Human Rights Watch urged Italy to support an immediate EU embargo on exporting arms and security equipment to Libya. It should also support targeted sanctions, including an asset freeze and travel ban, against senior Libyan officials and military commanders found responsible for grave human rights violations.

Italy and the EU should also support the call by the UN high commissioner for human rights, Navi Pillay, for an international investigation into what she characterized as "widespread and systematic attacks against the civilian population [that] may amount to crimes against humanity." The place and time to open such a UN investigation is at the UN Human Rights Council's special session in Geneva on February 25 to address the human rights crisis in Libya, Human Rights Watch said.

The Italian government is predicting that over 300,000 people, including migrants and asylum seekers from other countries, may soon travel from Libya to Italy and other parts of Europe.

Interior ministers from France, Spain, Greece, Malta, and Cyprus met on February 23 in Rome and called for a collective EU response in the event of a mass influx from North Africa. A meeting of EU interior ministers in Brussels on February 24 is expected to address the same issue.
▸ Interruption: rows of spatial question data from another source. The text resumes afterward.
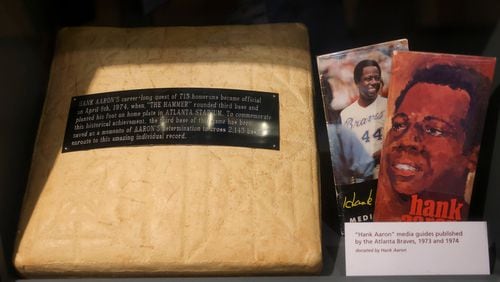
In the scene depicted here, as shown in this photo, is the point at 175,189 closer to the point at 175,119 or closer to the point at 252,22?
the point at 175,119

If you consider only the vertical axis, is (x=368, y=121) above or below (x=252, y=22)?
below

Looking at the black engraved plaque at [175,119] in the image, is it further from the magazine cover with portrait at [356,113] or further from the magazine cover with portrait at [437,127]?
the magazine cover with portrait at [437,127]

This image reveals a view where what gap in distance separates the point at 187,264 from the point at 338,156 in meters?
0.33

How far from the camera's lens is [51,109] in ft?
3.03

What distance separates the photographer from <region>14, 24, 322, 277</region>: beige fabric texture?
2.56 ft

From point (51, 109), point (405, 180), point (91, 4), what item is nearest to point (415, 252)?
point (405, 180)

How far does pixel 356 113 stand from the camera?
913mm

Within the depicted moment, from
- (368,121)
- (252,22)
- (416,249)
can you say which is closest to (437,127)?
(368,121)

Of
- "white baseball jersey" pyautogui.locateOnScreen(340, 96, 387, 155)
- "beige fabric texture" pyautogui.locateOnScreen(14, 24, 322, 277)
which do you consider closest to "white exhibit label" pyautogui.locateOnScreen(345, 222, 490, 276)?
"beige fabric texture" pyautogui.locateOnScreen(14, 24, 322, 277)

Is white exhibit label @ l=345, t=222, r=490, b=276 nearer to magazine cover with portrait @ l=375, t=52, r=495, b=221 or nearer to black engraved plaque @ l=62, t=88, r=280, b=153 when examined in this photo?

Over 5,500 Tunisians have reached the Italian island of Lampedusa in the past month.

Italy has demanded that the EU share the burden of any influx of migrants and asylum seekers from Libya and other countries.

The United Nations High Commissioner for Refugees (UNHCR) issued an appeal to the EU, and specifically to Italy, on February 22 to refrain from intercepting and summarily sending back boat migrants seeking to reach European shores from Libya - a practice known as "pushbacks".

In 2009, Italy implemented a "pushback" policy with Libya - part of wider cooperation on migration control that included joint naval patrols - intercepting and sending back more than 600 people to Libya between May and August 2009 without any screening to identify those in need of international protection. Such "pushbacks" to Libya are illegal and would put lives at risk, Human Rights Watch said.

There have been unconfirmed reports of mob violence against migrants and asylum seekers in Libya over recent days, giving rise to the possibility that they might board boats to seek safety in Europe.

UNHCR has recognized 8,000 refugees in Libya, with at least 3,000 asylum seekers awaiting a decision from the UN refugee agency. Libya is not a party to the 1951 Refugee Convention and does not have an asylum procedure.

"The Italian government should prepare to screen boats arriving from Libya to guarantee protection for those who need it," Sunderland said. "Italy should spearhead a constructive EU response to this situation, rather than stoke fear."

Italy, the colonial occupier of Libya from 1911 to 1943, has extensive business relations with the country. Italy is Libya's biggest trading partner in the EU. The Italian oil giant ENI is the largest producer of oil and gas in Libya. Libya owns 7.6 percent of UniCredit SpA, Italy's largest bank.

In 2008, Italy pledged US$5 billion over 20 years in return for lucrative deals for Italian businesses, including ENI. Libya also promised to block illegal immigrants from traveling through Libya to Italy.

On February 22, ENI announced that it had suspended supplies through its Greenstream pipeline, which runs from Libya to Sicily, after interruptions on the Libyan side. The pipeline supplies 10 percent of Italy's natural gas.